* **RECORDS TO PROCESS**:
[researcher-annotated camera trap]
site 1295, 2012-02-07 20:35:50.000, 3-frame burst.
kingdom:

---

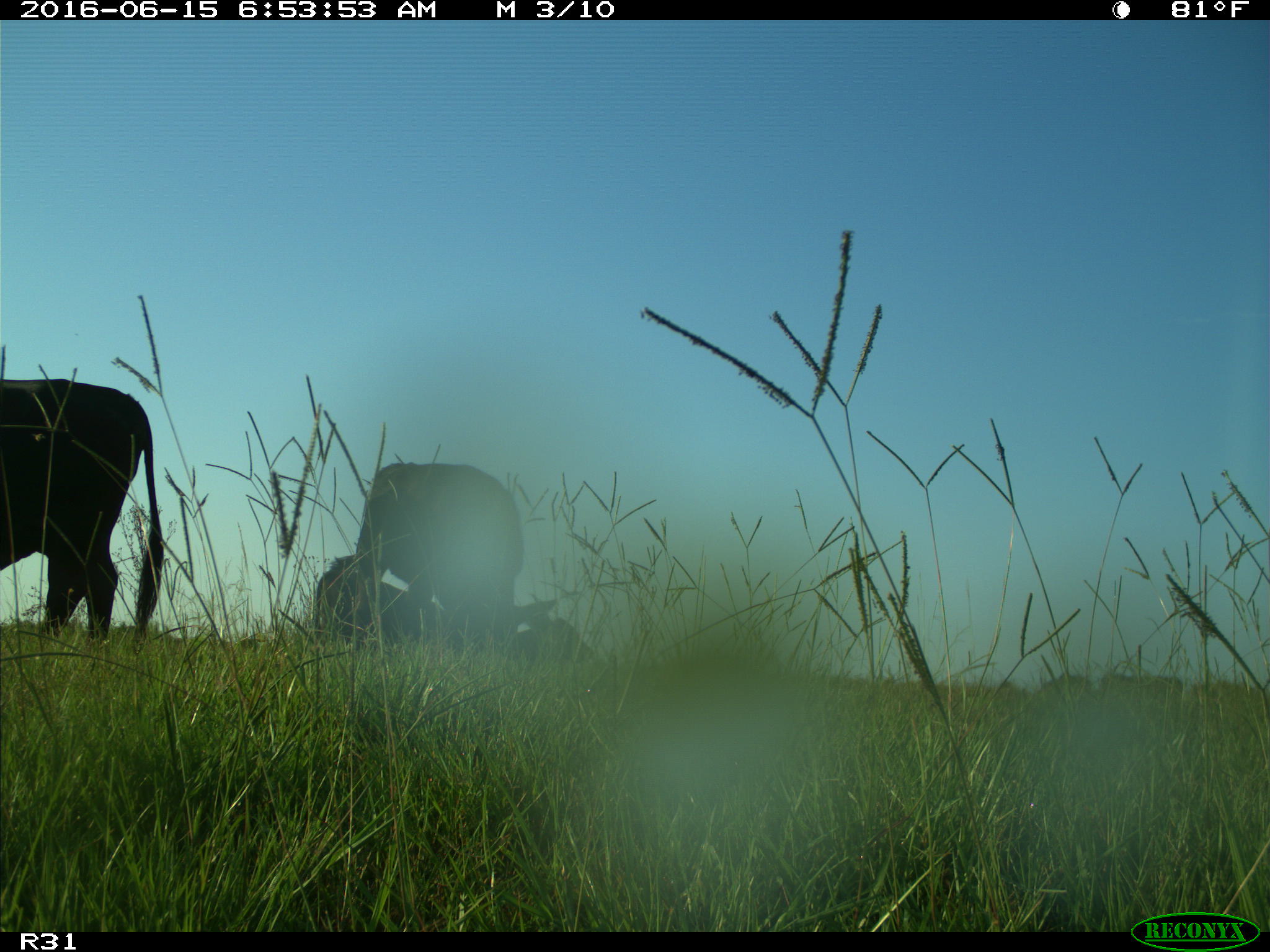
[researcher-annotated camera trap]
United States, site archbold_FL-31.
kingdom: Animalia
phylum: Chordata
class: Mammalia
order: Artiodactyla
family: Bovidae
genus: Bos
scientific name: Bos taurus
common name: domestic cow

* **EXERCISE GOAL**:
A single number is the whole answer here: the number of lines in the data that include "site".

* **RESPONSE AREA**:
2